The focus on plausibility over provability is a prime example. For one thing, the universe is provably implausible, but more importantly, your understanding of what is plausible is internal and subject to shifts in how you think. If you always think they are out to get you, that will feel more plausible to you, and you will start to see more evidence for it even if you have to bend it to fit. Moreover, other assertions with similar traits will also seem more plausible, which is how crank magnetism happens. Go far enough, and it becomes an implicit assumption that "they" planted all the contradictory evidence and hid all the proof and bought all the experts, at which point one can believe anything. It gets easier to operate in the realm of "isn't that interesting" and "what would we expect to see? exactly this" without all the fiddly checks and controls and other considerations, and it eventually soaks into your identity. Spend long enough thinking conspiratorially, and eventually all the experts have to be wrong, or else you're a fool who has wasted a ton of time on nonsense.
"Hard evidence" is great, but without a rigorous framework for defining for what it is supposed to be evidence and what other evidence would influence the probability of that theory being useful, it's just information, and can fit whatever pattern you want. "Critical thinking" is a fine idea, but without logical clarity it devolves into just casting aspersions on the credentials and motivations of anyone who disagrees with you. What our culture is evolving to do is to find ways of making reflexive, emotion-driven distrust sound smart to other people who don't know better, and conspiratorial thinking is leading the charge on that.

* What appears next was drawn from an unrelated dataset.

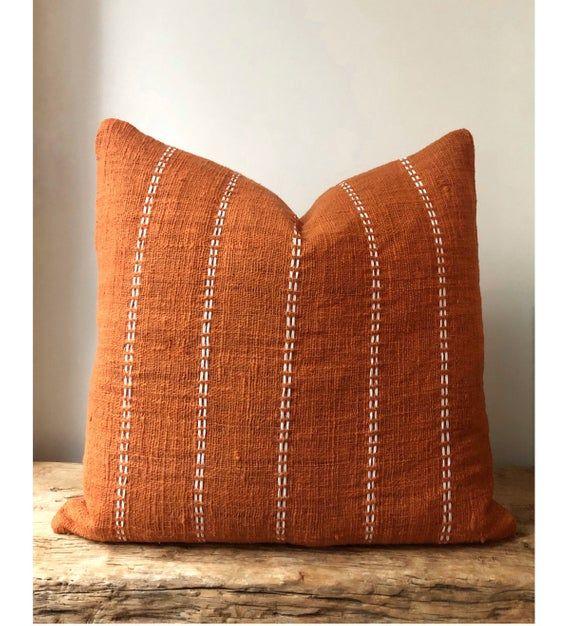 Large Burnt Orange Pillow With Stitch Detail Organic Natural Boho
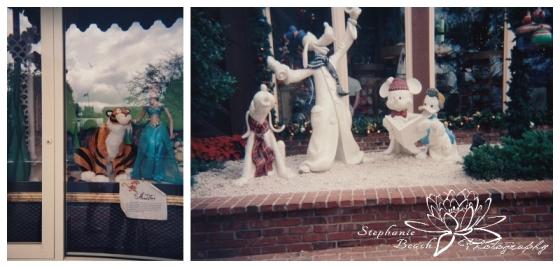Stephanie Beach Photography Childhood Photos 01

It sounds absurd, and I'm sure some smartass is going to put this in the quotes thread, but just because something happens to be true is not sufficient reason to believe it. Unfalsifiable things can be apparently true, as can things that aren't quite supported by the data but are concordant with it, and it's that latter that conspiracy theories evolve to run on. Believe in things only to the extent to which efforts to falsify them have returned confirmatory evidence, and then only with precision that borders on paranoia, because that's the last point at which one can stop before the slow slide into believing absolute nonsense.